Dr. Enoch Arden Holtwick
Holtwick was head of the Department of Government and History at Greenville College, Greenville, Illinois. His doctoral dissertation had been on the role of 3d parties in American politics. He was a life-long Prohibitionist, a leader in the campaign which had elected Congressman Charles Randall in California.
Holtwick died early in 1972, at age 91; his death is noted in the May, 1972 National Statesman. Earl F. Dodge, writing in the February, 1973 Statesman, says:
Dr. Enoch Arden Holtwick of Greenville, Illinois, who was the Prohibition nominee for President in 1956, was a life-long party member. He was fond of saying that he became a Prohibitionist at the time of his conversion to Christ, and he could not understand why others did not do likewise.

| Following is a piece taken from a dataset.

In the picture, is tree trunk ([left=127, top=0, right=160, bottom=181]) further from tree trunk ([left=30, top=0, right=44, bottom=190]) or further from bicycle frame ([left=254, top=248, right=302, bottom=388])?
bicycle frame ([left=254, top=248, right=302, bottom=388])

As a young man, he was very active in the Intercollegiate Prohibition Association and was a leader in the election battles which sent Congressman Charles Randall to 3 terms in the U.S. House from Los Angeles.
Throughout his career as an educator, a career capped by his long-time leadership of the Department of Government and History at Greenville College, Dr. Holtwick was always ready to serve our cause. He was the party’s nominee for U.S. Senator and Governor in Illinois and in 1952 ran for Vice-President on the Hamblen/Holtwick ticket.
An active Free Methodist layman, Dr. Holtwick exuded Christian courtesy and charity, even to those with whom he disagreed most.
I was proud to play a role in his 1955 nomination for President, and one of my fondest memories is that of campaigning with him in New England. Whatever difficulties we encountered – from auto trouble to an attendance which could have fitted into a phone booth, Dr. Holtwick was his own sweet self. His sense of humor was dignified, but sharp. Being a good Free Methodist, he was not enthused when my wife and I named our son “Calvin.” He sent a wire suggesting we name him “Lazarus,” “because he came fourth (forth)” (we already had three children).
Much of Dr. Holtwick’s time was given over to speeches and writings to show young people the value of third parties. Most of the facts I use in my own school presentations on that subject are gleaned from memory of hearing him speak in 1956.
Those who had the pleasure of knowing Enoch Holtwick will long be thankful for his wise leadership (recognized by the party in having him serve as National Convention Chairman for many years, until his health would not permit it) and his devoted service.